C#LeetCode刷题之#840-矩阵中的幻方(Magic Squares In Grid)

C#LeetCode刷题之#840-矩阵中的幻方(Magic Squares In Grid)

问题

3 x 3 的幻方是一个填充有从 1 到 9 的不同数字的 3 x 3 矩阵,其中每行,每列以及两条对角线上的各数之和都相等。

给定一个由整数组成的 m * n 矩阵,其中有多少个 3 × 3 的 “幻方” 子矩阵?(每个子矩阵都是连续的)。

输入: [[4,3,8,4],
      [9,5,1,9],
      [2,7,6,2]]

输出: 1

解释: 

下面的子矩阵是一个 3 x 3 的幻方:
438
951
276

而这一个不是:
384
519
762

总的来说,在本示例所给定的矩阵中只有一个 3 x 3 的幻方子矩阵。

提示:

1 <= grid.length = grid[0].length <= 10
0 <= grid[i][j] <= 15

A 3 x 3 magic square is a 3 x 3 grid filled with distinct numbers from 1 to 9 such that each row, column, and both diagonals all have the same sum.

Given an grid of integers, how many 3 x 3 “magic square” subgrids are there?  (Each subgrid is contiguous).

Input: [[4,3,8,4],
        [9,5,1,9],
        [2,7,6,2]]

Output: 1

Explanation: 

The following subgrid is a 3 x 3 magic square:
438
951
276

while this one is not:
384
519
762

In total, there is only one magic square inside the given grid.

_任务目标_:
照录上文幻方题目中从“1 <= grid.length”到“the same sum.”的文字,一字不改。

_存储数据_:
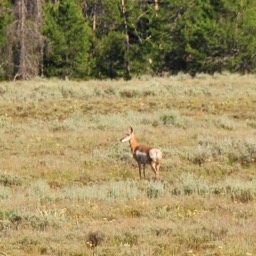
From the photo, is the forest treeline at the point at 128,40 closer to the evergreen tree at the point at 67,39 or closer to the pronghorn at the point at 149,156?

_任务解答_:
1 <= grid.length = grid[0].length <= 10
0 <= grid[i][j] <= 15

A 3 x 3 magic square is a 3 x 3 grid filled with distinct numbers from 1 to 9 such that each row, column, and both diagonals all have the same sum.